Отрывок со страницы:
================
Композитор уже определил и название будущей песни— «Баллада о солдате», нашел новые для себя музыкальные краски. Мелодия этой песни не льется округло, свободно, как обычно в песнях В. Соловьева-Седого. Музыкальный рисунок сочинения — суровый, напряженный, повествовательно-драматический. Но конкретных поэтических строк еще не было. Их написал поэт М. Матусовский к уже готовой мелодии.
Примеры такого тесного сотрудничества уже приводились в нашем изложении. В. Захаров и М. Исаковский, М. Таривердиев и Р. Рождественский, А. Островский и Л. Ошанин, А. Пахмутова и поэты С. Гребенников и Н. Добронравов. Большую роль в развитии советского песенного искусства сыграли замечательные советские поэты— А. Сурков, Е. Евтушенко, М. Матусовский, Е. Долматовский, Л. Ошанин, М. Лисянский, К. Ваншенкин, С. Островой и другие.
Все больше стихотворений становятся песнями. Так появились произведения на стихи А. Твардовского и Я. Смелякова, К. Симонова, Н. Грибачева, Н. Рыленкова, К. Кулиева. Стихотворение К. Ваншенкина «Я люблю тебя, жизнь», став песней, навсегда связало судьбу этого поэта с музыкой. Проникновенно звучащие «Журавли» Расула Гамзатова, положенные на музыку, знают теперь едва ли не все любители искусства.
За последние годы сложилась примечательная закономерность— советские композиторы стали писать музыку на слова таких «непесенных» поэтов, как В. Солоухин, А. Дементьев, М. Львов, Р. Казакова. Стихотворная ткань произведений этих авторов подчас усложнена, перегружена метафорами. Однако кто сказал, будто текст в песне должен быть непременно элементарным, по возможности упрощенным, чтобы не «мешать» музыке? Стали сотрудничать с композиторами такие поэты, как Роберт Рождественский (он пишет песни-монологи, лирические раздумья), Е, Евтушенко, А. Вознесенский.
Однако все это не означает, что в советском песенном искусстве нет проблемы текста. Стихи пишут не только хорошие поэты. Не случайно почти на каждом крупном музыкальном совещании приводятся вопиющие примеры поэтический беспомощности, вульгарности и дурного вкуса. Многие тексты не только не отличаются ни поэтической глубиной, ни красотой формы, но вообще оставляют впечатление бессмысленности или претенциозности.
Нам хотелось бы привести примеры пошлости и безграмотности, но давайте сначала уточним тему нашего разговора и повод для таких иллюстраций. Дело совсем не в том, чтобы привлечь внимание к строчкам, которые могут вызвать радость, пожалуй, только у фельетонистов. Но ведь любители искусства не пишут текстов к песням. Какой же смысл могут иметь для них все эти назидания и призывы писать только хорошие строчки? Смысл в том, чтобы поклонники музыки научились оценивать свои впечатления., дифференцировать их, размышлять по поводу собственных пристрастий.
Именно с текста песни начинает формироваться, определенная эстетическая программа произведения. Слова не просто плохие или неудачные, они выражают содержание песни, а стало быть, конкретное мироощущение, те или иные художественные мерки. Иногда любитель искусства целый день находится под впечатлением какой-то «привязчивой» мелодии. Она все время звучит в ушах, создавая приятное настроение. При этом поклонник песни: не обращает внимания на строчки, которые сопровождают эту музыку. Но воспитать в себе художественный вкус можно, только анализируя свои оценки, чувства, настроения.
================
(Список данных)
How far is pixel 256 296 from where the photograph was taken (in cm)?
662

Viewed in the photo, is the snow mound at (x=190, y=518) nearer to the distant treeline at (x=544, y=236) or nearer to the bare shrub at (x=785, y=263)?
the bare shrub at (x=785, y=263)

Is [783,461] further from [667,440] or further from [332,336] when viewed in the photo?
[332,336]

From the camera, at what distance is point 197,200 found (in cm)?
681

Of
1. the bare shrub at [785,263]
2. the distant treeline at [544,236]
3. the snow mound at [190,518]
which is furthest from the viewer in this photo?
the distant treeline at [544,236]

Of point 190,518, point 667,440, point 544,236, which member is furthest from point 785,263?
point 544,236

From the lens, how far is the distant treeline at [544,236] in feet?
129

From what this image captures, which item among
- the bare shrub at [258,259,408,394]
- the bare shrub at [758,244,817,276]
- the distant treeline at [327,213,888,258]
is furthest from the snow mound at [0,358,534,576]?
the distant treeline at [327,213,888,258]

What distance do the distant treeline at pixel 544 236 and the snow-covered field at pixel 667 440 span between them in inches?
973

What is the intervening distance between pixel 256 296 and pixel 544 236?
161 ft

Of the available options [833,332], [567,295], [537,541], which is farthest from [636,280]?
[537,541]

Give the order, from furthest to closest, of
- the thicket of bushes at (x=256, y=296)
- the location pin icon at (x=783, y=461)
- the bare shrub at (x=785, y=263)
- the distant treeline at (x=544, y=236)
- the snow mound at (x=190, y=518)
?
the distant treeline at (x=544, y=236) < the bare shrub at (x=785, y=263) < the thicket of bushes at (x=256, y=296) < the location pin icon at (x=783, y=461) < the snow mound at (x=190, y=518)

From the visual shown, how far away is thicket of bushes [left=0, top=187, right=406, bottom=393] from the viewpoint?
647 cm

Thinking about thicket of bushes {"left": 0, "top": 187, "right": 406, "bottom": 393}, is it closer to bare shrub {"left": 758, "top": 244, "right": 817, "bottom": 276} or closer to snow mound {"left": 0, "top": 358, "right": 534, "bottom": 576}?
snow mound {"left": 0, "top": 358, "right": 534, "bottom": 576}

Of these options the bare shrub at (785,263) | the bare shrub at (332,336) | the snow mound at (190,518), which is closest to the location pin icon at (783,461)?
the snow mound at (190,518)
================
Задания:
a. Ответьте на вопросы по отрывку со страницы.
(i) Какое название композитор дал будущей песне?
(ii) Кто написал стихи к уже готовой мелодии этой песни?
(iii) Какое стихотворение К. Ваншенкина, став песней, навсегда связало судьбу поэта с музыкой?
b. Выпишите из данных все строки, в которых встречается слово "thicket".

Ответы:
a.
(i) «Баллада о солдате».
(ii) Поэт М. Матусовский.
(iii) «Я люблю тебя, жизнь».

b.
- the thicket of bushes at (x=256, y=296)
the distant treeline at (x=544, y=236) < the bare shrub at (x=785, y=263) < the thicket of bushes at (x=256, y=296) < the location pin icon at (x=783, y=461) < the snow mound at (x=190, y=518)
From the visual shown, how far away is thicket of bushes [left=0, top=187, right=406, bottom=393] from the viewpoint?
Thinking about thicket of bushes {"left": 0, "top": 187, "right": 406, "bottom": 393}, is it closer to bare shrub {"left": 758, "top": 244, "right": 817, "bottom": 276} or closer to snow mound {"left": 0, "top": 358, "right": 534, "bottom": 576}?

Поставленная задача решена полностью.